##### Passage #####

Make is worth comparing to Zapier if the business wants a visual automation builder and usage based on credits. Make’s official pricing page states that the Free plan has no time limit. It can be useful for more visual operations workflows, but Zapier is often easier for a beginner to understand.

Canva is useful when campaigns need simple graphics, lead magnet covers, event images, or email headers. It has a free plan and paid design features. Skip it if your automation workflow is mostly text, forms, and follow-up.

Google Sheets can be useful as a lightweight backup log for leads, campaign links, and source tracking. It is not a CRM, but it can help a very small team see what is coming in before reporting gets formal.

ActiveCampaign can be a later upgrade if the business needs deeper automations, CRM features, segmentation, and sales workflows in one paid platform. It is usually more than a starter business needs.

What to skip for now

Enterprise marketing automation platforms should wait. Tools built for larger teams often assume staff, budget, reporting requirements, and data volume that a small business does not have yet.

Lead scoring is usually premature. A small business with 20 leads per month can often review them manually. Lead scoring becomes useful when lead volume is high enough that sales cannot inspect every record.

Complex multi-branch nurture sequences should wait until the business has real audience segments and enough data to know what people need. Start with a confirmation email, a useful follow-up, and a clear next step.

SMS automation should not be added casually. Text messaging needs clear consent, careful frequency, and a plan for replies. Start with email unless customers clearly expect text communication.

Customer data platforms are not needed for a starter stack. Most small businesses need clean forms, a CRM, a basic email tool, and consistent follow-up before they need advanced data unification.

Upgrade path

Upgrade Brevo or switch email tools when send volume, branding, support, landing pages, segmentation, or automation needs exceed the free plan. Compare pricing by sends, contacts, users, and required features before moving.

Upgrade Zapier when the business needs more tasks, premium apps, faster checks, or multi-step workflows. Automation should save time or prevent missed revenue. If it only makes the system harder to understand, wait.

##### Raw data #####

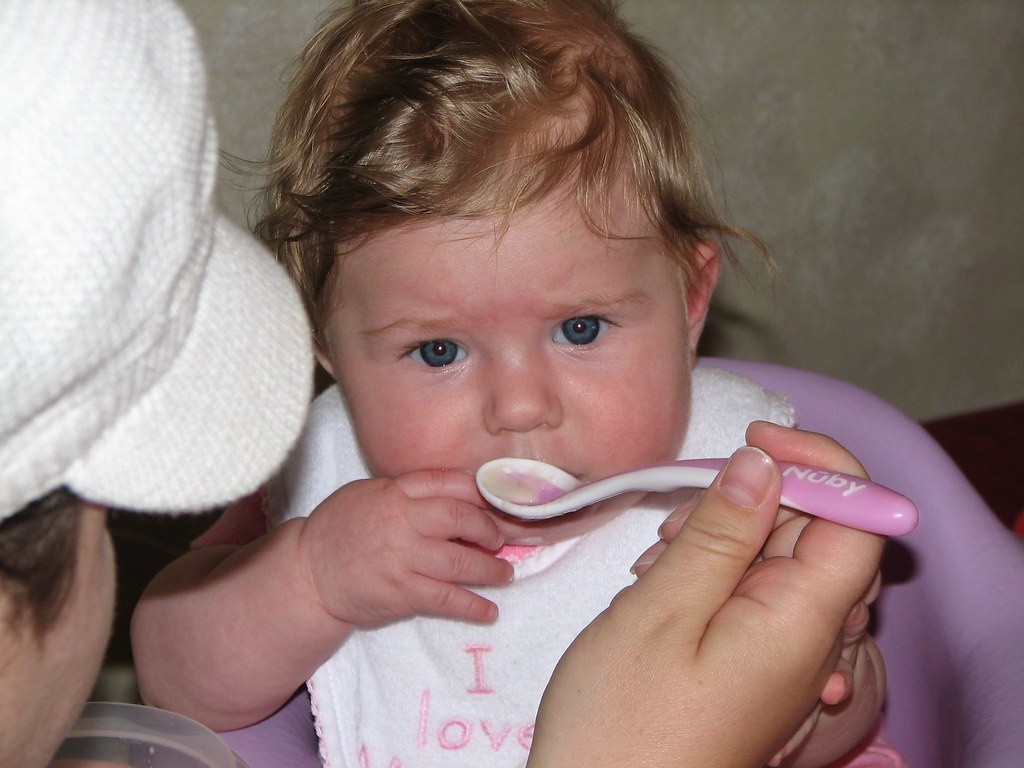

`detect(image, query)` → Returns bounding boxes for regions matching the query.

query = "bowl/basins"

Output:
[41,701,238,768]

#####

● **Activity A**: In the guide on small-business marketing tools, at what point does lead scoring become useful?
● **Activity B**: Continue the guide on small-business marketing tools from the point where it stops.

● **Response box A**: Lead scoring becomes useful when lead volume is high enough that sales cannot inspect every record.

● **Response box B**:
Upgrade Calendly when scheduling becomes a serious sales or service workflow. Team scheduling, routing, multiple event types, stronger branding, and admin controls can be worth paying for once bookings drive revenue.

Upgrade CRM features when lead ownership, pipeline stages, reporting, or follow-up tasks become hard to manage manually. HubSpot’s free CRM is enough for many early teams, but paid CRM features can make sense as the sales process matures.

Move to a heavier marketing automation platform when the business has clear segments, repeatable offers, measurable lead volume, and someone responsible for managing the system. Until then, a lighter stack is easier to maintain.

Final recommendation

Start with the smallest marketing automation stack that prevents missed follow-up: Brevo for email, Tally for forms, HubSpot CRM for contacts, Calendly for booking, Zapier for simple handoffs, and Google Analytics for measurement. Keep the first workflow narrow. Capture the lead, confirm the request, store the contact, offer the next step, notify the owner, and measure the result.

Do not buy advanced automation until the business has a clear process. The best starter stack is not the one with the most features. It is the one that helps a small team respond faster, remember every lead, and see which campaigns are worth repeating.

Final recommendation

Start with Brevo, Tally, HubSpot CRM, Calendly, Zapier, and Google Analytics on free plans. Build one reliable workflow first: capture the lead, send a first response, store the contact, offer booking, notify the owner, and measure the result. Upgrade only when a clear bottleneck appears, such as send volume, missed handoffs, booking complexity, CRM reporting, or proven segmentation needs.